Selected text:
— Begin —
Prior to becoming your Thanksgiving dinner, your unpardoned turkey was (ideally) running happily outdoors.

It was using its legs to get around, which made the flightless bird’s leg and thigh meat more muscular than the breast.

Home economists know the muscle is connective tissue. As you’ve learned with other cuts of meat, it’s important to treat various parts of the animal differently. For instance, while you stew legs of lamb and beef slowly, you can quickly fry or grill more tender parts such as the fillet.

Yet with a whole turkey you are attempting to cook the whole bird in one piece—a mission all but doomed to failure. Breast meat, which is best cooked at a lower temperature, will dry out fast. Thigh meat, in contrast, needs a slightly higher temperature to tenderize the fibers.

Technical Turkey

What you want to achieve with turkey is moist breast meat and thigh meat and delicious golden-brown skin.

If you eat turkey in a high-quality restaurant, the chefs will rarely have roasted the bird in its entirety. Instead, they will have cooked you turkey breast and served you the moist meat. Even with their huge ovens and technical skills, professionals will rarely take on the task of roasting whole turkey carcass.

And your roasting pan does you no favors in this undertaking. It stops the convection currents moving around the bird and its sides shield the thighs, allowing the exposed breast to get even drier.

Believe it or not, your Cast Elegance pizza stone can help you achieve the almost impossible. Here’s how.

The Setup for Perfect Thanksgiving Turkey

  • Your Cast Elegance pizza stone
  • A baking tray lined with foil to collect the juices and fat from the bird
  • A “V” shaped roasting rack

The tall metal sides of a roasting pan are a nightmare for your turkey as they block the radiation. Using a baking tray, on the other hand, fully exposes the turkey legs to the heat of the oven. This way the legs cook faster, which shortens the amount of time your turkey breast cooks—and prevents the breast from drying out. The “V” rack also allows air to circulate all around your turkey, so you also get crispy skin all over.
— End —
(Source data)
— Begin —
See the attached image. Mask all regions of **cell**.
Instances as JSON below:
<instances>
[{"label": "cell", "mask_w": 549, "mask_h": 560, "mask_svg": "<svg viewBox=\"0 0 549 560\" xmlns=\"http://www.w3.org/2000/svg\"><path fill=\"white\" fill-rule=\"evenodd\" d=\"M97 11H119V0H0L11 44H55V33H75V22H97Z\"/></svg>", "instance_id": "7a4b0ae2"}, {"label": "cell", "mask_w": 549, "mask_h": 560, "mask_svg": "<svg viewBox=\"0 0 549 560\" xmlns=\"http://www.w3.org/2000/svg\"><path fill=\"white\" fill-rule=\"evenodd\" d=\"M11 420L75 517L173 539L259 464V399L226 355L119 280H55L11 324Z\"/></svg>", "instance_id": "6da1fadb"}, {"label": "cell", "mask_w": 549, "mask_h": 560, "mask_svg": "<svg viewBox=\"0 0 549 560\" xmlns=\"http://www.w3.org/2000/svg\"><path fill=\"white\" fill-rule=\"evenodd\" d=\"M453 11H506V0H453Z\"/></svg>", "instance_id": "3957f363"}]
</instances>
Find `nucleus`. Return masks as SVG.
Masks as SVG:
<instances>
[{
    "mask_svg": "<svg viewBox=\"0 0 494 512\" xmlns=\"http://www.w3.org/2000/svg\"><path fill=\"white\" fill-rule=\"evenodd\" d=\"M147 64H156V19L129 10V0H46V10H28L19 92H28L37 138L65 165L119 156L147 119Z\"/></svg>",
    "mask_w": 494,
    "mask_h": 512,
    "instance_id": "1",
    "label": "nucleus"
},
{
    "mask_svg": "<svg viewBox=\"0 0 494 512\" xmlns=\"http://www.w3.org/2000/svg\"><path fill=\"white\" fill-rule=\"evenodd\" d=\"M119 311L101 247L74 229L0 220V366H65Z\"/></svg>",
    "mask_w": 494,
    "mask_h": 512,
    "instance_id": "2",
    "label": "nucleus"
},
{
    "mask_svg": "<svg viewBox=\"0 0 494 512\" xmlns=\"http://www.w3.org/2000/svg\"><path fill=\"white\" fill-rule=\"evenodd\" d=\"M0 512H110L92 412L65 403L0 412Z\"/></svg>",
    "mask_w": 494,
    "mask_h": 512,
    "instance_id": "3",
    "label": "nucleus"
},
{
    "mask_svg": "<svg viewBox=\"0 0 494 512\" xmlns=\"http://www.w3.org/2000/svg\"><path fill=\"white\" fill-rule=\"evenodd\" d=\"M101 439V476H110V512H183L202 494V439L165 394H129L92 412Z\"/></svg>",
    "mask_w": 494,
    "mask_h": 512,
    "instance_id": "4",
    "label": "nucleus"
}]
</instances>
— End —
Tasks for this exercise:
a – Answer these questions from the turkey-roasting text:
(i) Which parts of the turkey's meat are more muscular than the breast?
(ii) What do chefs in high-quality restaurants usually cook instead of roasting the whole bird?
(iii) What is the baking tray in the setup lined with?
b – Resume the turkey-roasting text from the point where it stops.
The rows have nothing to do with the turkey-roasting text.

Answers to the exercise:
a –
(i) The leg and thigh meat.
(ii) Turkey breast.
(iii) Foil.

b –
Step 1: Preheat Your Pizza Stone

Place your Cast Elegance pizza stone on either the lowest rack you have or on the bottom of the oven (after checking that your turkey is going to fit). Then turn your oven on to the hottest setting to get your pizza stone super-hot.

Step 2: Place Turkey on Pizza Stone

After around 45 minutes to an hour you can place your turkey in the oven in a shallow roasting pan with a V-rack to hold the turkey.

Step 3: Reduce Heat and Roast

Now reduce the oven temperature to around 300°F (150°C). As your turkey roasts, the pizza stone will release the energy it’s stored up through the baking sheet to the underside of your turkey. Cook the turkey as long as required. The amount of time required will depend on the size of the bird. Be sure to use a good meat thermometer to ensure the bird has reached the ideal temperature per safe cooking practices.

The legs and the back of the turkey will take the heat where it is needed most. The breast meat will cook more gently. Voila! The result: Perfect turkey with juicy-moist breast meat, tender legs, and crisp skin.

The Cast Elegance Perfect Turkey Gravy

The setup also produces the most amazing drippings to make the perfect gravy. The pizza stone intensifies the heat, so the juices are reduced, salty and delicious.

When your turkey goes into the oven, start making the broth. In a small sauce pan, add the neck and the giblets and cover with water or unsalted broth. Simmer until needed for the gravy, several hours later.

Collect all the juices from the turkey roasting pan making sure to scrape the tray as well. Rinse the pan with some of the reserved stock to capture all the brown bits of glorious flavor. Then use a fat separator to separate the turkey fat from the juices. Reserve the fat and the drippings for later.

In a saucepan over medium-high heat, heat ½ cup of turkey fat and ½ cup of flour to make a roux: Sprinkle the flour into the pan stirring constantly until the flour is a nice dark-tan color. Add all of the remaining drippings along with some chopped carrot, onion, and poultry seasonings or herbs for added flavor. Cook over medium-high heat until for five to ten minutes or so until the vegetables have released their flavor. Continue stirring while adding the reserved broth and ½ cup of white wine; allow the gravy to simmer and thicken a while. Strain out the solids and adjust salt, pepper and other seasonings if you wish.

The result — perfect deep flavorful gravy in record time.

Turkey Tip

A smart tip for crispy skin and juicy turkey is to rub your turkey with baking powder and salt the night before you cook it.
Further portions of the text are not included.